Copy the records verbatim, starting with the line that contains "Of [167,207], [73,91], [136,265], what" and continuing through the end of the records.

Start of Provided material

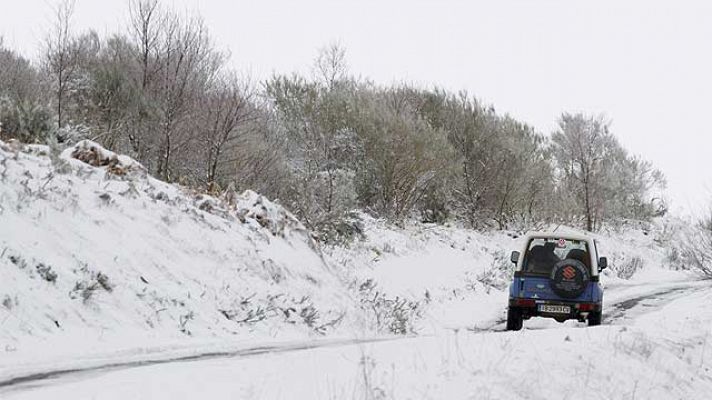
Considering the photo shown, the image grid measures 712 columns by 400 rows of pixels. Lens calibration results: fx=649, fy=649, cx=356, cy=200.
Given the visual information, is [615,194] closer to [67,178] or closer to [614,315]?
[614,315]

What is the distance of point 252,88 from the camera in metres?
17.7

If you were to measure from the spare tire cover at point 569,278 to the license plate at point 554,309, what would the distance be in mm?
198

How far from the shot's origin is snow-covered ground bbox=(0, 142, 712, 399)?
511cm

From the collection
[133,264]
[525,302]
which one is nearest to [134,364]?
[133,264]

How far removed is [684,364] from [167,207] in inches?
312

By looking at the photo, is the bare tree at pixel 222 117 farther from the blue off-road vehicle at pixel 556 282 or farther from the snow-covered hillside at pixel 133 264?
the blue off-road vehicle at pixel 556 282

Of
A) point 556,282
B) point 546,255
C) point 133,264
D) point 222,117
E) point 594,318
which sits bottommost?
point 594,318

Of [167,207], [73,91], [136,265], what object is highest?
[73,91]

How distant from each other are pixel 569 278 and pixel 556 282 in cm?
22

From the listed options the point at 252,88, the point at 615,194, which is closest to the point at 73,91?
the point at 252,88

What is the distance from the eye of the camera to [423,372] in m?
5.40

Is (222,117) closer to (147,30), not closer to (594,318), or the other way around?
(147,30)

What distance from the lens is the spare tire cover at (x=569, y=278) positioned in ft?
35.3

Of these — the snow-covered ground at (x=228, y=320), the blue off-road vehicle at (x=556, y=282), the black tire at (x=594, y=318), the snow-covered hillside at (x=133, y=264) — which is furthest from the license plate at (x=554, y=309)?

End of Provided material

--- Result ---
Of [167,207], [73,91], [136,265], what object is highest?
[73,91]

How distant from each other are pixel 569 278 and pixel 556 282 in cm?
22

From the listed options the point at 252,88, the point at 615,194, which is closest to the point at 73,91?
the point at 252,88

What is the distance from the eye of the camera to [423,372] in m?
5.40

Is (222,117) closer to (147,30), not closer to (594,318), or the other way around?
(147,30)

What distance from the lens is the spare tire cover at (x=569, y=278) positioned in ft?
35.3

Of these — the snow-covered ground at (x=228, y=320), the blue off-road vehicle at (x=556, y=282), the black tire at (x=594, y=318), the snow-covered hillside at (x=133, y=264) — which is furthest from the license plate at (x=554, y=309)?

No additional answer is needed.